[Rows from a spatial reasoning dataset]

::::

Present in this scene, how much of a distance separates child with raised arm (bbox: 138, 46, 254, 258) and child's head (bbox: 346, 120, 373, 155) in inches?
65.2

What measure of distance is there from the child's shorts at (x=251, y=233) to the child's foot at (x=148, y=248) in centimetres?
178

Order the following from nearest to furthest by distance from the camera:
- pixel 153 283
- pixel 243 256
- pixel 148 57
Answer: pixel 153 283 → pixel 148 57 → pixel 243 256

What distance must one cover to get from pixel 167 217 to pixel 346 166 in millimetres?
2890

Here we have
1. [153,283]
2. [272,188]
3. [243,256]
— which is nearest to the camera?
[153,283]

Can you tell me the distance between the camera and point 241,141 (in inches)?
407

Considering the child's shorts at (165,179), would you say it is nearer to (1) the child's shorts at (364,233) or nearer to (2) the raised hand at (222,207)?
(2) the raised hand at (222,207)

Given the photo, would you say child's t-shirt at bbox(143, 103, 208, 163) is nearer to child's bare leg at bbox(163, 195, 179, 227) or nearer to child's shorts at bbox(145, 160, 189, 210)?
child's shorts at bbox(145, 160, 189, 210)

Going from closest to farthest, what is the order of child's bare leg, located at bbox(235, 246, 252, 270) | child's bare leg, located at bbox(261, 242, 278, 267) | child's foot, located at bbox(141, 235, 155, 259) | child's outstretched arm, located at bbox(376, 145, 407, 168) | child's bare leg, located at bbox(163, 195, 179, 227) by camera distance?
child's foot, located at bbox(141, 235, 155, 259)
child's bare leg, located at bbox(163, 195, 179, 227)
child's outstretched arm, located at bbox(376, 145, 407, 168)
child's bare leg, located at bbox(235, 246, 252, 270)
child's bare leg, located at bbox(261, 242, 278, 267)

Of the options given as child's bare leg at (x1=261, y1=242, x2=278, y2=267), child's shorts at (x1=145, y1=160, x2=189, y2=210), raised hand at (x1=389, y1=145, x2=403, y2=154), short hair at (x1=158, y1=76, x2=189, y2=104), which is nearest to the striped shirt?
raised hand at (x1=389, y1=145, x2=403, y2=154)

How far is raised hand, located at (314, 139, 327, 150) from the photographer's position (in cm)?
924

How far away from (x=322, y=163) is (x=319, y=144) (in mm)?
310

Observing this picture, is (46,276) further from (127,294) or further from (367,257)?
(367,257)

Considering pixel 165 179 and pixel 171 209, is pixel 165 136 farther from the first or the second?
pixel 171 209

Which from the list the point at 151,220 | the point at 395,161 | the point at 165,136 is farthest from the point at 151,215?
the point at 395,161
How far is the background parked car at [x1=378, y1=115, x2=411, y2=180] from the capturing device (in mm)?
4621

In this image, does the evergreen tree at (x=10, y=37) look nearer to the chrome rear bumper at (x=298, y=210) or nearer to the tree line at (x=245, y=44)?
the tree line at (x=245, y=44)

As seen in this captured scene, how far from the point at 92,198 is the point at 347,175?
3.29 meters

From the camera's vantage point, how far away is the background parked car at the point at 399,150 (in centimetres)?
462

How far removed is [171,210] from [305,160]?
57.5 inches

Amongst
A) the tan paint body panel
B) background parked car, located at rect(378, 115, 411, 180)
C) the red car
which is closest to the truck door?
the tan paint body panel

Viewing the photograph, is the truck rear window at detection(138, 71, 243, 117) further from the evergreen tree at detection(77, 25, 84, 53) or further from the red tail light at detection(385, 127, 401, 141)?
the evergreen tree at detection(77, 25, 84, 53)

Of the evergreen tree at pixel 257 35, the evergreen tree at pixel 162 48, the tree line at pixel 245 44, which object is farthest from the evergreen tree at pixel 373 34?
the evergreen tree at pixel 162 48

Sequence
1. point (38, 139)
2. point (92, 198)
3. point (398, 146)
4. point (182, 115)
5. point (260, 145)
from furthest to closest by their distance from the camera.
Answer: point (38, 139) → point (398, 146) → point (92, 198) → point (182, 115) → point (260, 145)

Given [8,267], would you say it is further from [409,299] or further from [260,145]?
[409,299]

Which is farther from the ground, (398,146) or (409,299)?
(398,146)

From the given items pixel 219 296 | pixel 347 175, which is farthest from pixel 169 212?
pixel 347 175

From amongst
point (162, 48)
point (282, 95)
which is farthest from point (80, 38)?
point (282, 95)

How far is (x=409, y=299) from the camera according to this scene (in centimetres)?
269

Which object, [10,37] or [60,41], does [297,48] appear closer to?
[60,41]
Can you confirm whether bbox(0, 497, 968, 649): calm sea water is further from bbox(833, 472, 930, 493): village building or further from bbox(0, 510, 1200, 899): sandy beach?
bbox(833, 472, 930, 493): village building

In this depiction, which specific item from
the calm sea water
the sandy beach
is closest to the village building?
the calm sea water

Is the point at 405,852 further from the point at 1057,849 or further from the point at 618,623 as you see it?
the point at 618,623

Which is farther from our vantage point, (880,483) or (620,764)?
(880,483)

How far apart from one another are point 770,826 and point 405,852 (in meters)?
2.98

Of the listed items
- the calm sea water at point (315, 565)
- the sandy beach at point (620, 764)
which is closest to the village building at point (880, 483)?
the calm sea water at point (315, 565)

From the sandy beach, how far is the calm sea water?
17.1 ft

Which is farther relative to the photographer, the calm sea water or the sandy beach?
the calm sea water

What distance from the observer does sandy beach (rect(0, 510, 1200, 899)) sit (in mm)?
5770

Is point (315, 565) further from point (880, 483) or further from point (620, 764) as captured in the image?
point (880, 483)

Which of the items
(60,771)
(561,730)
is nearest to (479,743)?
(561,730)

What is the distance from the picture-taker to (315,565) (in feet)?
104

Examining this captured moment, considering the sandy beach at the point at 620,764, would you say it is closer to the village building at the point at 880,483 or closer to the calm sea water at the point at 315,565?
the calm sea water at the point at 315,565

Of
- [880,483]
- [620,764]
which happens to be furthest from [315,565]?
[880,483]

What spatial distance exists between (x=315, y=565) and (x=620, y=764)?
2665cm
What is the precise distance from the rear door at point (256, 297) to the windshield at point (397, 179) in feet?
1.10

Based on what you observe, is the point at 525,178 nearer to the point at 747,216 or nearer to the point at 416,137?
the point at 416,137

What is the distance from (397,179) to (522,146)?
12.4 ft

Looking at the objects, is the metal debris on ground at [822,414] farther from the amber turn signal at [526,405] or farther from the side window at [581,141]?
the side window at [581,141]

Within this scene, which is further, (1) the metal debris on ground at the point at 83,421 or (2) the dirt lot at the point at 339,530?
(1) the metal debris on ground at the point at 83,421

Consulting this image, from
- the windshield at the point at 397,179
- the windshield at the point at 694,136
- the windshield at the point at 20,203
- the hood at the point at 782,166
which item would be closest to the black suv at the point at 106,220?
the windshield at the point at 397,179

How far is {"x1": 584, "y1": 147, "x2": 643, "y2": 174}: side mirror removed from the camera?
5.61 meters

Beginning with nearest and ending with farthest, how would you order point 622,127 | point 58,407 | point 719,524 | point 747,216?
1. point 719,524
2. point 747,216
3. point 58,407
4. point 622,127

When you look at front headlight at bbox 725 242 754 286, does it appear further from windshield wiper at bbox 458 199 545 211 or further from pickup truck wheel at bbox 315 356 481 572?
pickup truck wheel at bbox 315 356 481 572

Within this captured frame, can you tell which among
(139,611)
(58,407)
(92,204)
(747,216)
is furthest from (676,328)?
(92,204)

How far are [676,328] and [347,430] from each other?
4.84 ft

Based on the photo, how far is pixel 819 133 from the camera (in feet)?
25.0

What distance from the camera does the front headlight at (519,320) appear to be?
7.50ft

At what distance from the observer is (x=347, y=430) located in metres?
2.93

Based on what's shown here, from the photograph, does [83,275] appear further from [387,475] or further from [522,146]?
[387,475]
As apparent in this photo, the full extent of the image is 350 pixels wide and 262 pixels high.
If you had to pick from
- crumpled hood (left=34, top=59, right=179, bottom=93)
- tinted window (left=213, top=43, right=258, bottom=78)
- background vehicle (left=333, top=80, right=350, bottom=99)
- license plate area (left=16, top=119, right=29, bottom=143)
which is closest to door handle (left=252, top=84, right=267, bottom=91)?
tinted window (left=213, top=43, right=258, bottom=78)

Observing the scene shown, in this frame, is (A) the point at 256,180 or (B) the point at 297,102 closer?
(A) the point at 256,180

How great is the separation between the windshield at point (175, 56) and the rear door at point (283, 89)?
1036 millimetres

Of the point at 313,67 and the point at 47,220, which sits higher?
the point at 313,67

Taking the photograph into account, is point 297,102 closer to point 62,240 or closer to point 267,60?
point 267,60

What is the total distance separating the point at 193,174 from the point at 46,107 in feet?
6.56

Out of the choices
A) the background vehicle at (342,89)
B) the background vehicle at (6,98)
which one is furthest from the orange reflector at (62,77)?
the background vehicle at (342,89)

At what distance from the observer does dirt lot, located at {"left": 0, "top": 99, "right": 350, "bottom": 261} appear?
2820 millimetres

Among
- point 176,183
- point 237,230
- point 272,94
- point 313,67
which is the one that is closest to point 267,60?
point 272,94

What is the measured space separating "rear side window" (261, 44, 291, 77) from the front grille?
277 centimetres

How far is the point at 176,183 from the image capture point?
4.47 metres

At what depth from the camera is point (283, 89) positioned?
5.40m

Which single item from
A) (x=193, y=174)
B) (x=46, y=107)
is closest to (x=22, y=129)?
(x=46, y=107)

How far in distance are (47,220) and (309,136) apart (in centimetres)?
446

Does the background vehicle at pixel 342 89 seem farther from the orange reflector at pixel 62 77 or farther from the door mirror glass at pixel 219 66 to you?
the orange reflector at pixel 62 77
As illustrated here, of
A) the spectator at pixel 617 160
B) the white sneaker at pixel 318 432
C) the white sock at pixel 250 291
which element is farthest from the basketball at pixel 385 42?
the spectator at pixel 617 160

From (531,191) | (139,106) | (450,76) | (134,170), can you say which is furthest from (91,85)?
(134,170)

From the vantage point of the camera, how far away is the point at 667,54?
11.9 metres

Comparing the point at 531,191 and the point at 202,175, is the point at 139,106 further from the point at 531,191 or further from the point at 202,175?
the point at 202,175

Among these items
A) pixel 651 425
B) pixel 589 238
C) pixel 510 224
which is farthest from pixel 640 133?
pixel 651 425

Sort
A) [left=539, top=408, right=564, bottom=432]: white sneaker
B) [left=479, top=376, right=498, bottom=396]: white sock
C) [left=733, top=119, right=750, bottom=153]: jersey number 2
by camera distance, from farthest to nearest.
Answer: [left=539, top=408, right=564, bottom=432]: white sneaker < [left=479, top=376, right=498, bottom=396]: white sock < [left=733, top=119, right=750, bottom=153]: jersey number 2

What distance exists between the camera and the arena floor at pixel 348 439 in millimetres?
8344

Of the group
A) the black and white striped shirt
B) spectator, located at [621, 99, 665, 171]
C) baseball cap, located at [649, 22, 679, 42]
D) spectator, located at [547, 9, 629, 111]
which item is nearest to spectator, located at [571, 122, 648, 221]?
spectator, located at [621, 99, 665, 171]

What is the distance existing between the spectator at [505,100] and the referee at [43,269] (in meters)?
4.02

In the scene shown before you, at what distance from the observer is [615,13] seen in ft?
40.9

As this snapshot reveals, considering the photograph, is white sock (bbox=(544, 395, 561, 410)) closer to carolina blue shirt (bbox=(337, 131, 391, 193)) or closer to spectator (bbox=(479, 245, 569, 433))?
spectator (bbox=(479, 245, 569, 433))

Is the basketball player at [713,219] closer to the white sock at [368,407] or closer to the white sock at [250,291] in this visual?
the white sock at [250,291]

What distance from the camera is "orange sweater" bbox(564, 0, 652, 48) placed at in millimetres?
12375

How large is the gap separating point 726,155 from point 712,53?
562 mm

::::

**Goal**
Copy out the data word for word, from the line with "Is the basketball" through the end of the data, both ends included.

**Result of this task**
Is the basketball player at [713,219] closer to the white sock at [368,407] or closer to the white sock at [250,291] in this visual?
the white sock at [250,291]

What distance from the camera is "orange sweater" bbox(564, 0, 652, 48) placed at in millimetres?
12375

How large is the gap separating point 726,155 from point 712,53?
562 mm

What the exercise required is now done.